# [Text to read]
** BEGIN **
JetBlue’s Long Haul Flights Slowly Disappearing From Long Beach

When I saw JetBlue announce it was moving its flight to Ft Lauderdale from Long Beach to LAX, I wasn’t surprised. It was just one more step in the effort to move long hauls away from Long Beach and into LAX. Looking back at JetBlue’s nearly 10 years in Long Beach, you can see how stark the change has been. Long Beach serves a very different role now than it did originally for the airline.

Evoluation of JetBlue Flight Distances at Long Beach Airport

JetBlue doesn’t do much flying in the middle of the country, so it’s no surprise to see very little of that type of flying happening in Long Beach. But it is surprising to see how few long hauls are left at the airport.

From Long Beach, JetBlue originally started with flights to New York in September 2001 and followed with Washington soon after. One year after starting at Long Beach, the first short haul began up to Oakland. But long hauls still remained the focus and didn’t start to really go away until early 2008.

Since that time, the drop in long haul flying has been dramatic. Here’s another way to look at it. Look at the number of daily departures from Long Beach to New York.

Daily JetBlue Departures from Long Beach to New York/JFK

At one time, JetBlue flew eight daily flights between the two cities. That’s just unreal. It’s now down to just two daily, and at times even that second daily flight doesn’t run every day. Meanwhile, in June 2009, JetBlue started flying to LAX. Today, there are three flights most days from LAX to JFK and that number will rise to five daily this summer.

So what’s the story? When JetBlue started at Long Beach, people were willing to drive for the low fares, live television, and great service. But that’s because low fare, long haul trips were few and far between at LAX. JetBlue chose Long Beach for its lower costs and lack of competition. Today, things are very different.

Low fare service has gone into primary airports across the board. In the LA-New York market, Song showed up in 2005 before being merged back in to Delta. Now, Virgin America is the prime provider of low cost service to New York along with JetBlue (and a bunch of connecting options). The point is, people who prefer LAX do not have to drive to an alternate airport to get low fares anymore. So that changes the math at Long Beach.
** END **
# [Work instructions]
[1] Output the passage of the JetBlue Long Beach article from "When I saw JetBlue" to "at the airport.", word for word.
[2] Pick up the article on JetBlue's Long Beach flights and continue it after its last sentence.

# [Provided data]
** BEGIN **
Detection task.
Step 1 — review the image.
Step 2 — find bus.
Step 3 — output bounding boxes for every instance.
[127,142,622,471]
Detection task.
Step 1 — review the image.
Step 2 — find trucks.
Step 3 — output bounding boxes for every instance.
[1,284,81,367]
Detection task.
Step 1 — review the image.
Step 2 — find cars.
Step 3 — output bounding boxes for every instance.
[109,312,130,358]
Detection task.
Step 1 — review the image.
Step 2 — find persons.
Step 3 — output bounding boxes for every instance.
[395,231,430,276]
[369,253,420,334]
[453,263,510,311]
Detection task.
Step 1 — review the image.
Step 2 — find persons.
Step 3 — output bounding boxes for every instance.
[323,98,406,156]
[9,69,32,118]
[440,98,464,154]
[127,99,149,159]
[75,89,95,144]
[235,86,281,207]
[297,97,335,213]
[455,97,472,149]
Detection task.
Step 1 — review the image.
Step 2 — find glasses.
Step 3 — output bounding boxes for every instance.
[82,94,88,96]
** END **
** BEGIN **
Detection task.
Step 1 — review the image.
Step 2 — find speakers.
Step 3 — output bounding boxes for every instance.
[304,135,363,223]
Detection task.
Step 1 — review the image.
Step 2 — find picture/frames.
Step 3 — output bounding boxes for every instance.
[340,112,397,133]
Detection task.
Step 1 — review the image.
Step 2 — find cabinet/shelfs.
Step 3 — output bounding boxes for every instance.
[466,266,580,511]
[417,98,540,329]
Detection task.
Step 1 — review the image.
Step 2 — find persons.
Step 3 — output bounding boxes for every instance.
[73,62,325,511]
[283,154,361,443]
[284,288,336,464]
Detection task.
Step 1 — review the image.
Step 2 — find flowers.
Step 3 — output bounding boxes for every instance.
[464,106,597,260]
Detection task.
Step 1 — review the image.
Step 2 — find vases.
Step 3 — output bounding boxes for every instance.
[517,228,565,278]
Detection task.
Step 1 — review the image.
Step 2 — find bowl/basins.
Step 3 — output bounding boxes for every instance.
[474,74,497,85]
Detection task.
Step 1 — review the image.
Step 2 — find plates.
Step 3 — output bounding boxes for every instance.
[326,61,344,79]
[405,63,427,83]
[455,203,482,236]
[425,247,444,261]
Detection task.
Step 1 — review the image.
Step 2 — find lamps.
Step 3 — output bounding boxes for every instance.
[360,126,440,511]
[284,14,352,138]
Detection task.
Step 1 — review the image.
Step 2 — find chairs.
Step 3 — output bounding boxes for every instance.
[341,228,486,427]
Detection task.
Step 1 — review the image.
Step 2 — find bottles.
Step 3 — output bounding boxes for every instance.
** END **
** BEGIN **
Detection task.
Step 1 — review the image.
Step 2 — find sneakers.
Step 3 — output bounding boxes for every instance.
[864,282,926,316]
** END **
# [The responses]
[1]
When I saw JetBlue announce it was moving its flight to Ft Lauderdale from Long Beach to LAX, I wasn’t surprised. It was just one more step in the effort to move long hauls away from Long Beach and into LAX. Looking back at JetBlue’s nearly 10 years in Long Beach, you can see how stark the change has been. Long Beach serves a very different role now than it did originally for the airline.

Evoluation of JetBlue Flight Distances at Long Beach Airport

JetBlue doesn’t do much flying in the middle of the country, so it’s no surprise to see very little of that type of flying happening in Long Beach. But it is surprising to see how few long hauls are left at the airport.

[2]
JetBlue realized that with people not having to drive to Long Beach to get low fares, long haul flights wouldn’t be as lucrative down there. Besides, people coming from far away didn’t even know Long Beach and had a strong preference for LAX anyway. It moved into LAX in order to keep the traffic that used to be willing to go to Long Beach. But short haul is different.

Those who are traveling on shorter flights are less willing to drive to airports that are further away. So people that live in the heavily-populated area around Long Beach will drive to LAX if they’re going to New York, but they’re less likely to do it if it’s just a jaunt to Vegas or San Francisco. So JetBlue has repositioned Long Beach as a short haul-focused operation serving that community. Low fares are good, but it’s the convenience of the airport that makes it work best.

That doesn’t necessarily mean that Long Beach couldn’t support any long haul flights, but JetBlue has to make a choice. Since Long Beach is heavily slot-restricted, JetBlue has to use its 30 daily flights in the best way possible. Considering the current dynamics in the industry, it decided that short haul is the way to go, so long haul will continue to migrate up the road to LAX.

Moving this Ft Lauderdale flight allows JetBlue to add yet another flight to Vegas. Apparently, JetBlue sees enough business traffic potential in this market that it is creating a business-type schedule instead of the afternoon-only leisure schedule that used to be in the market.

Yes, this is partially a response to Allegiant (JetBlue’s network planning chief tells me that the airline “competes hard”) but it’s also an effort to optimize its slots. And these days, short haul flying is far more optimal for secondary airports.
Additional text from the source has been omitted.